◆ Problem to work on: Copy out everything from "I swear that" down to "here on Earth." in the Craftopia review below, keeping every word and mark unchanged.

◆ Text passage:
****************************************
Not So Massively: Nothing can prepare you for Craftopia’s weirdness

    
8

While I like many survival mechanics, I’ve struggled to get into actual survival games. Despite that, I’ve kept one eye on the early access title Craftopia, as I was impressed by its broad feature list and attractive art style.

Thanks to yet another free month of Game Pass for PC (they give those out like candy), I finally got my chance to try Craftopia. And let me tell you: Absolutely nothing could have prepared me for what awaited me in this beautiful dumpster fire of a game.

When I first logged in, I started by going through and tweaking the settings, as I do in any new game. I immediately noticed there was a toggle to disable your character’s “feces production.” When a game starts with a poop toggle, you know you’re in for a wild ride.

When a game starts with a poop toggle, you know you’re in for a wild ride.
After character creation, I was confronted with a jolly, candy-like button. Seeing no other way to progress the game, I hit the button and promptly discovered that it triggered a nuclear holocaust that destroyed the planet Earth. My character than arrived in heaven(?), where she was told that the gods(?) were granting humanity a second chance in the paradise world of Craftopia.

I swear that I am not making any of this up.

Not that it really matters, but I’d also like to point out that while the central conceit of the game is that your character comes from the Earth we know, it does still offer the opportunity to play as several fantasy races. My character was an Elf — you know, one of those Elves we see all the time here on Earth.

As a further aside, the game also features four sex options instead of the usual two, including “unknown,” which I guess is pretty progressive. This doesn’t appear to have any gameplay effect — even visual — but I’m sure some will appreciate the option. You can also equip both male and female clothes on any character, though it will change your character’s whole body shape if the clothes don’t fit the body type you choose at character creation. Might be a good option if you want to role-play a non-binary character, I suppose.

Anyway, after being vaulted out of heaven, my omnicidal Elf girl arrived on a tutorial island covered in resources to harvest and set about the standard survival game grind, including literally punching rocks and trees to harvest logs and stone.

Leveling is breezy, and I quickly had a build combining magic and archery that I was pretty happy with. I couldn’t stop thinking about how it took less than an hour for Craftopia to deliver a more satisfying Arcane Archer than Fifth Edition Dungeons and Dragons, but I digress. There’s also a “high five” skill that lets you buff your allies by hitting them with melee weapons, so… there’s that.
****************************************
◆ Recorded information:

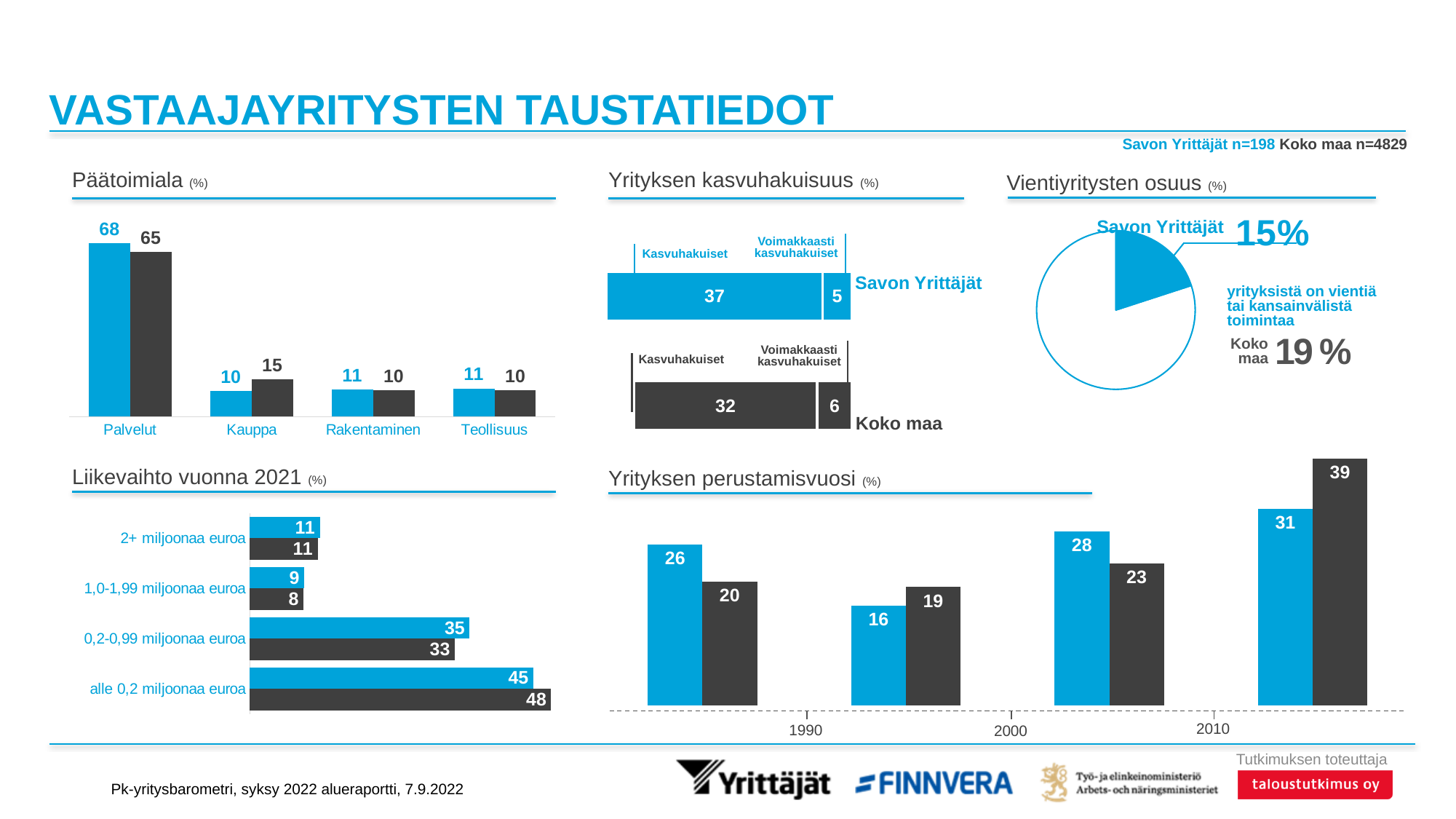
In the "Yrityksen perustamisvuosi" chart, what is the difference between the Koko maa value (39) and the Savon Yrittäjät value (31) for the rightmost period? 8 How many categories are shown in the "Päätoimiala" chart? 4 In the "Päätoimiala" chart, which category has the highest value for Koko maa (dark bar)? Palvelut In the "Liikevaihto vuonna 2021" chart, which category has the lowest Koko maa value? 1,0-1,99 miljoonaa euroa In the "Yrityksen kasvuhakuisuus" chart, what is the Voimakkaasti kasvuhakuiset value for Koko maa? 6 In the "Vientiyritysten osuus" pie chart, what share of Savon Yrittäjät companies have export or international activity? 15% In the "Liikevaihto vuonna 2021" chart, what is the Koko maa value for "alle 0,2 miljoonaa euroa"? 48 In the "Yrityksen kasvuhakuisuus" chart, what is the total of the Savon Yrittäjät stacked bar (Kasvuhakuiset plus Voimakkaasti kasvuhakuiset)? 42 In the "Päätoimiala" chart, what is the value for Palvelut for Savon Yrittäjät (blue bar)? 68 What kind of chart is "Liikevaihto vuonna 2021"? Bar chart In the "Yrityksen perustamisvuosi" chart, which is larger for the last (rightmost) period: Savon Yrittäjät or Koko maa? Koko maa In the "Päätoimiala" chart, what is the difference between the Koko maa and Savon Yrittäjät values for Kauppa? 5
****************************************
◆ Your response:
I swear that I am not making any of this up.

Not that it really matters, but I’d also like to point out that while the central conceit of the game is that your character comes from the Earth we know, it does still offer the opportunity to play as several fantasy races. My character was an Elf — you know, one of those Elves we see all the time here on Earth.